* Selected text
━━━

This is the first step in shutting down the medical profession. Doctors,
hospitals and all forms of testing and therapeutic facilities and
potentially the entire drug industry are about to lose their insurance.
Any continuation of medical care will be carried out at the direct
personal risk of the individual caregiver.

Doctors are admitted to practice in hospitals. Hospitals will require
doctors to show evidence of financial responsibility. Without malpractice
insuraance, doctors will be at personal risk for lawsuits springing from
substandard care or improper care or injury due to Y2K problems, including
misdiagnosis, improper dosage or therapy, inadequate or confused records
and any other possible difficulty arising from any problem connected to
any irregularity in procedure associated with any form of electronics or
computers.

Doctors will insist on being indemnified by hospitals and hospitals will
insist on being protected under doctors' policies. Insurance companies
will refuse to cover anyone.

Unless a hospital can thoroughly test, fix or replace virtually every
device that makes it more than just a hotel, that hospital will have to
close its doors. If doctors can not demonstrate malpractice insurance,
they will be dropped from practice by a hospital unless they are willing
to and able to put their personal assets up as security against
malpractice claims. Losing access to hospitals will damage doctor's
practices and probably force them to quit practicing. How can they provide
full service to their patients without access to hospitals?

So the hospitals are trapped. If they do not have their own malpractice
insurance, the Directors will be personally liable for Y2K induced injury
to patients. It will not be considered prudent for the Directors to vote
hospital money for their personal protection when they failed to authorize
Y2K remediation in a timely fashion. Stock holders will be very angry when
the value of their stock drops to zero when hospitals close their doors.

Hospitals will not wait until 2000 to start refusing patients. Once
insurance riders start restricting Y2K coverage hospitals will have to
start cutting back their services immediately. There is a reasonable
expectation that Y2K problems with computers will hit in 1999 and that
creates risk. All hospitals will start evicting their long term care
patients to other facilities. All hospitals will have the same insurance
problems. Those that move quickest to shed their vegetables and terminal
patients and other permanent residents will be the lucky ones. As word
spreads, no hospitals will accept any chronic illness patients or surgery
patients that could require extended in-patient care. Emergency rooms will
stop accepting critical care patients. No hospital, except government
facilities, will admit patients that could become long term residents.

━━━

* Information shown

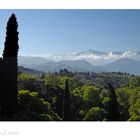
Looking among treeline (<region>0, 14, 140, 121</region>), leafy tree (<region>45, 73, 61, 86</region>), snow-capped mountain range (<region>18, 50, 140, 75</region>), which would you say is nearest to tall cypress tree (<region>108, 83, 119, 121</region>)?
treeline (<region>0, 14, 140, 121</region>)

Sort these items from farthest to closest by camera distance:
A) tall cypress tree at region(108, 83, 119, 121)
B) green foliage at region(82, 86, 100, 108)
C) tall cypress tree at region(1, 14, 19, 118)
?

━━━

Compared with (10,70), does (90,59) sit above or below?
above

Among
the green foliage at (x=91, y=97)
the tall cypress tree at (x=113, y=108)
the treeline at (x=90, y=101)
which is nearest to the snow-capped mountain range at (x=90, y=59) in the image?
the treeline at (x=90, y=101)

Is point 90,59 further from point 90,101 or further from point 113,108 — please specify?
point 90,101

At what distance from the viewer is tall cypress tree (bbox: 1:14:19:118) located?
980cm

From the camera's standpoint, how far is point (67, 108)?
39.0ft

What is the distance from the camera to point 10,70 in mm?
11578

━━━

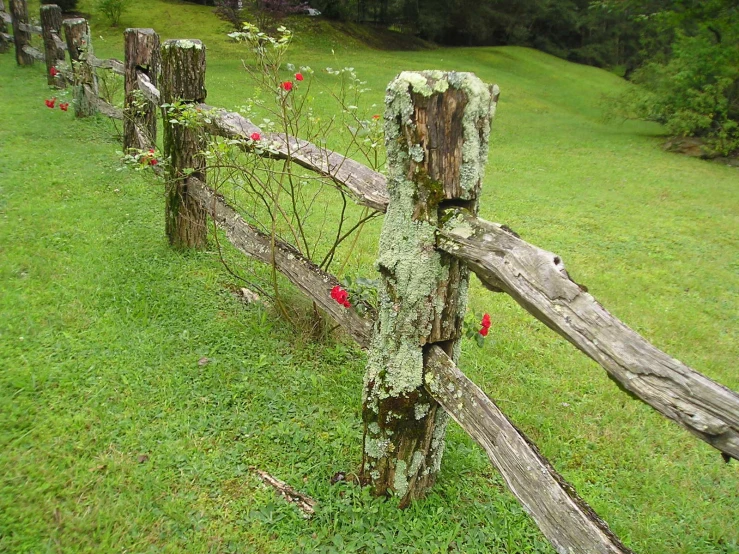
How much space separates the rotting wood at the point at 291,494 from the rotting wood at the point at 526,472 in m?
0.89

━━━

* Activity list
1. According to the passage on Y2K and malpractice insurance, which parties are about to lose their insurance?
2. In the passage on Y2K and malpractice insurance, who will be personally liable for Y2K-induced injury to patients if a hospital lacks its own malpractice insurance?
The listing has nothing to do with the passage on Y2K and malpractice insurance.

* Solutions below
1.
- Doctors
- Hospitals
- All forms of testing and therapeutic facilities
- Potentially the entire drug industry

2. The hospital's Directors.